Task directions -> Look for "How far from where" in the listing below, then copy exactly the line it appears in and all lines after it to the end, and nothing more.

(Records from a spatial question set)

/---

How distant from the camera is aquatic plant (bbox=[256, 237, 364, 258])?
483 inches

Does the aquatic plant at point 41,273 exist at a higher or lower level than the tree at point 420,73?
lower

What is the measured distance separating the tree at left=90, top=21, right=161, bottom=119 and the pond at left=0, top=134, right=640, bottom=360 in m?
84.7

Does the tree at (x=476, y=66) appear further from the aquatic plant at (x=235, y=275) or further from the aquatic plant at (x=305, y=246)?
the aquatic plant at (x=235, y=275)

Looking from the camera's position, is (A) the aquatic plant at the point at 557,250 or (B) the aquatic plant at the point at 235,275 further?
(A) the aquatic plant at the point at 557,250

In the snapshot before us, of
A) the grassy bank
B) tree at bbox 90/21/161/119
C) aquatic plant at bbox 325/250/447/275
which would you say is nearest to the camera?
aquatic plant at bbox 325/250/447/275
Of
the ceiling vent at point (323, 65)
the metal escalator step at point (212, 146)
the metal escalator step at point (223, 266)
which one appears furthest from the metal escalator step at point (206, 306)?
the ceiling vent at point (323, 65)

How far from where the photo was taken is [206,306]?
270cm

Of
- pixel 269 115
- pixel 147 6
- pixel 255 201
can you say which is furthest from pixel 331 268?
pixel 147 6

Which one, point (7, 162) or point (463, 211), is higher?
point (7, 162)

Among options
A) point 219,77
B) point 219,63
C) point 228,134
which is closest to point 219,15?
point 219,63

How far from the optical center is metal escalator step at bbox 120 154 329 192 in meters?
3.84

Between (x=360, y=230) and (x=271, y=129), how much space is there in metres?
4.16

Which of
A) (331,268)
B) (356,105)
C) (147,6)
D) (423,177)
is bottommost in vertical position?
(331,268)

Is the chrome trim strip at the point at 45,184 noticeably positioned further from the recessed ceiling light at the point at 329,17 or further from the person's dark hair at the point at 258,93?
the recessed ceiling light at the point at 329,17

\---

Task response ->
How far from where the photo was taken is [206,306]?
270cm

Of
- pixel 269 115
- pixel 147 6
- pixel 255 201
can you say which is furthest from pixel 331 268?
pixel 147 6

Which one, point (7, 162) or point (463, 211), is higher?
point (7, 162)

Among options
A) point 219,77
B) point 219,63
C) point 228,134
which is closest to point 219,15?
point 219,63

How far from the optical center is metal escalator step at bbox 120 154 329 192 in meters?
3.84

Between (x=360, y=230) and (x=271, y=129), how much space is there in metres?
4.16

Which of
A) (331,268)
B) (356,105)
C) (147,6)
D) (423,177)
is bottommost in vertical position?
(331,268)

Is the chrome trim strip at the point at 45,184 noticeably positioned further from the recessed ceiling light at the point at 329,17 or further from the person's dark hair at the point at 258,93?
the recessed ceiling light at the point at 329,17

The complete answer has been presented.